If I was stranded on a desert island, the one song I would choose is “Honey Child” (live on Folkscene version) by Peter Case. On a different desert island I would probably choose anything by Sly and the Family Stone. One of my favorite albums is “Fear of Music” by Talking Heads. Another one is “Late for the Sky” by Jackson Browne. I could listen to David Lindley’s fiddle playing all day long.
The first concert I went to was Santana at Grand Valley, back when it was a community college in 1973 or 1974. I was 15 years old. They played for a solid two hours and I soaked it up like osmosis. My second concert was Jackson Browne at Miller Auditorium, the Late for the Sky tour. I was 16 and had to go to school the next day. When concert tickets went over $7 at Wings Stadium, my friends and I swore we weren’t going to pay it. But, of course, we did. We had so much fun.

I took up the violin at age 10 and the guitar at age 14. The brother of a friend of mine taught me to play. He taught me how to pick chords from a song so I could play anything I had a recording for. The first song I learned how to sing and play at the same time was Neil Young’s “Ohio.” When I got out of high school and tried to play out in public, I realized I had terrible stage fright. Yeah, me and Van Morrison.

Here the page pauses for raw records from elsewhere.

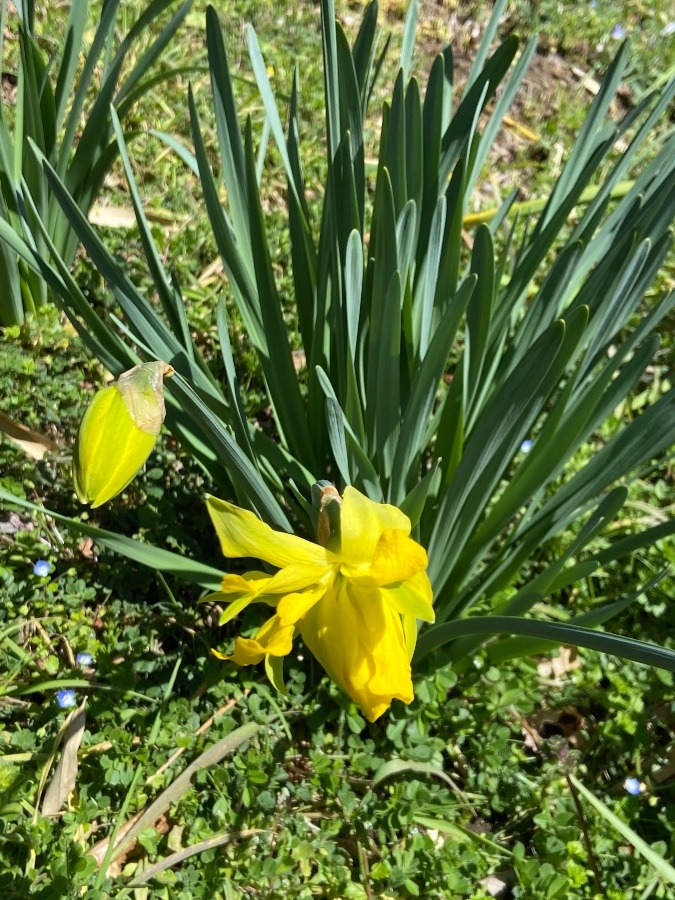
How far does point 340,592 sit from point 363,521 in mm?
117

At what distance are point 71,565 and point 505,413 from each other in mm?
948

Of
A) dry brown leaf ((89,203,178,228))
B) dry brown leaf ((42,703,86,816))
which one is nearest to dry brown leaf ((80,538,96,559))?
dry brown leaf ((42,703,86,816))

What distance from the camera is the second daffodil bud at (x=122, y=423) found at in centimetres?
84

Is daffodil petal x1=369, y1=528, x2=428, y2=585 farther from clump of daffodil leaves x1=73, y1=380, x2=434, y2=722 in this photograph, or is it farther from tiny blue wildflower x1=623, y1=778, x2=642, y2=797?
tiny blue wildflower x1=623, y1=778, x2=642, y2=797

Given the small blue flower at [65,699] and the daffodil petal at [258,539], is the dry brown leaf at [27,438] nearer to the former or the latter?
the small blue flower at [65,699]

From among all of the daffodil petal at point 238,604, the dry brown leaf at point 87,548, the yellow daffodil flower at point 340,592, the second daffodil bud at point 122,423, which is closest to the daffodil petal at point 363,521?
the yellow daffodil flower at point 340,592

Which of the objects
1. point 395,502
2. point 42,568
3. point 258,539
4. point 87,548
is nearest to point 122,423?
point 258,539

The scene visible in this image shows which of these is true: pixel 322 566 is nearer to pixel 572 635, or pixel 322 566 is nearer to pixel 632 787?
pixel 572 635

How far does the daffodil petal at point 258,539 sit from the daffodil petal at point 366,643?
6 centimetres

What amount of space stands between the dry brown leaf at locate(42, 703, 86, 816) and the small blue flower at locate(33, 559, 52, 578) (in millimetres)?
265

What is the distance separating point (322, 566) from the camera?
89 cm

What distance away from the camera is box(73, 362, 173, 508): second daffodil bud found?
A: 0.84 metres

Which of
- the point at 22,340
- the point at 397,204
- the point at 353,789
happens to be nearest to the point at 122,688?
the point at 353,789

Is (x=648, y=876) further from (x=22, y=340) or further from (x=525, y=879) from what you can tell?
(x=22, y=340)
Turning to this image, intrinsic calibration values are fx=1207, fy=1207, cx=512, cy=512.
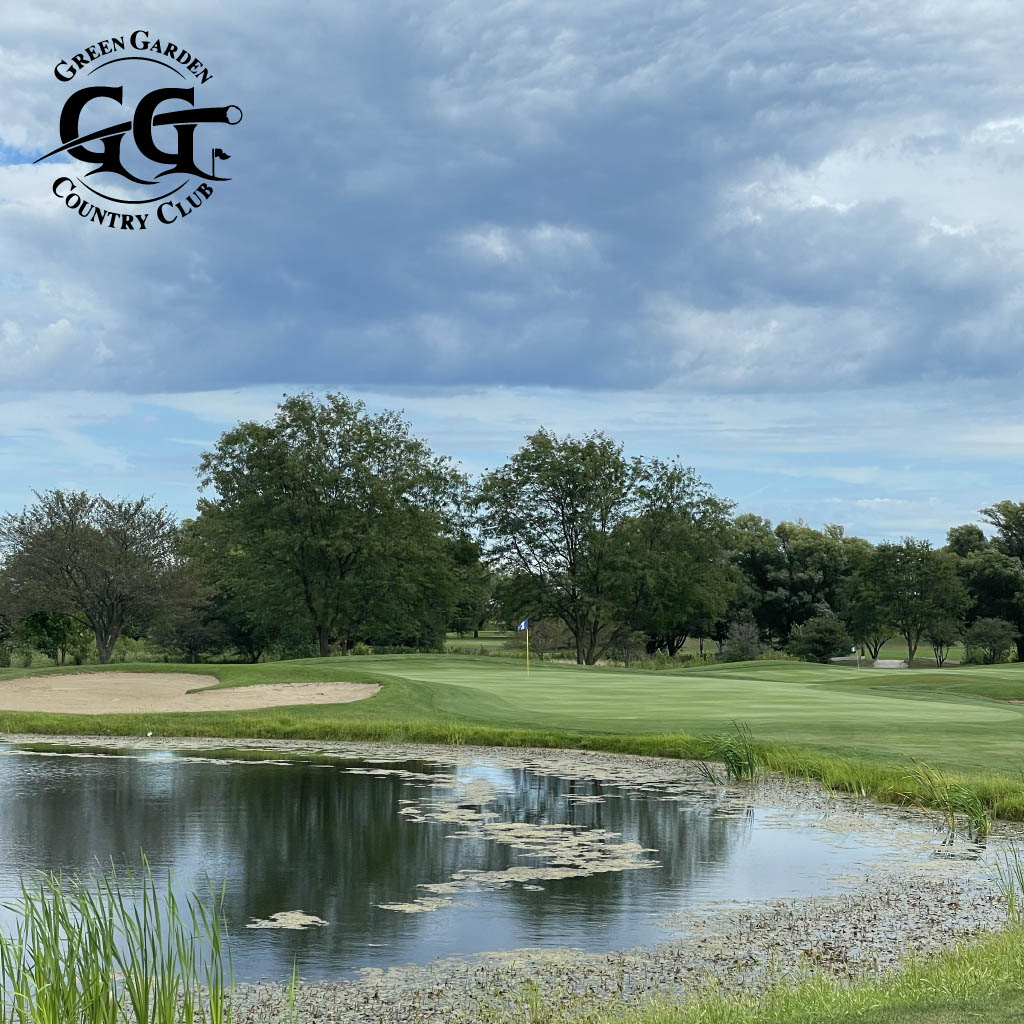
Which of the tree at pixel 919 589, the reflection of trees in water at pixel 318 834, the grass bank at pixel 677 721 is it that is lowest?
the reflection of trees in water at pixel 318 834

Back around 2001, a co-worker of mine who did poetry slams, invited me to come sing. I thought about it for roughly three weeks and agreed. She said, “Great. It’s tonight.” Again, sometimes I just don’t know enough to be wary. I sang my a capella version of Jackson Browne’s “The Late Show.” This song is over 5 minutes long and full of harmonies. Who does that?! You really have to pick and choose what lines you’re going to sing. And playing my guitar would have been too much like actual performing. But, half way through the song, I noticed it was so quiet you could have heard a pin drop.
I feel that if I had made it in the music industry, I would have made it as an arranger. I seem to have a knack for it. But I have to listen to things as an outsider…as in don’t acknowledge me, just let me sit and listen for a bit and then we can talk. If anyone asked me to come in and arrange their song for money, I would respond like a deer caught in headlights.
In the David Letterman/Bono/Edge documentary, they play through a song at the end that Bono says they can’t seem to get the arrangement down. I can do that. It’s a pretty simple fix. One that would also give them some options to experiment with.
My on-line username, travellerbytrade, comes from the Sandy Denny song, “Listen, Listen” – I am a traveller by trade, I only have what I have made, a fortune teller too they say, and he can take us all away.
Had enough? Will your eyes roll back into your head if you have to read another word? This is me. This is what I do and who I am when I’m not writing.
OK, I’ve dropped enough musical references to keep everybody busy for some time. So, off you go…and we’re shooing.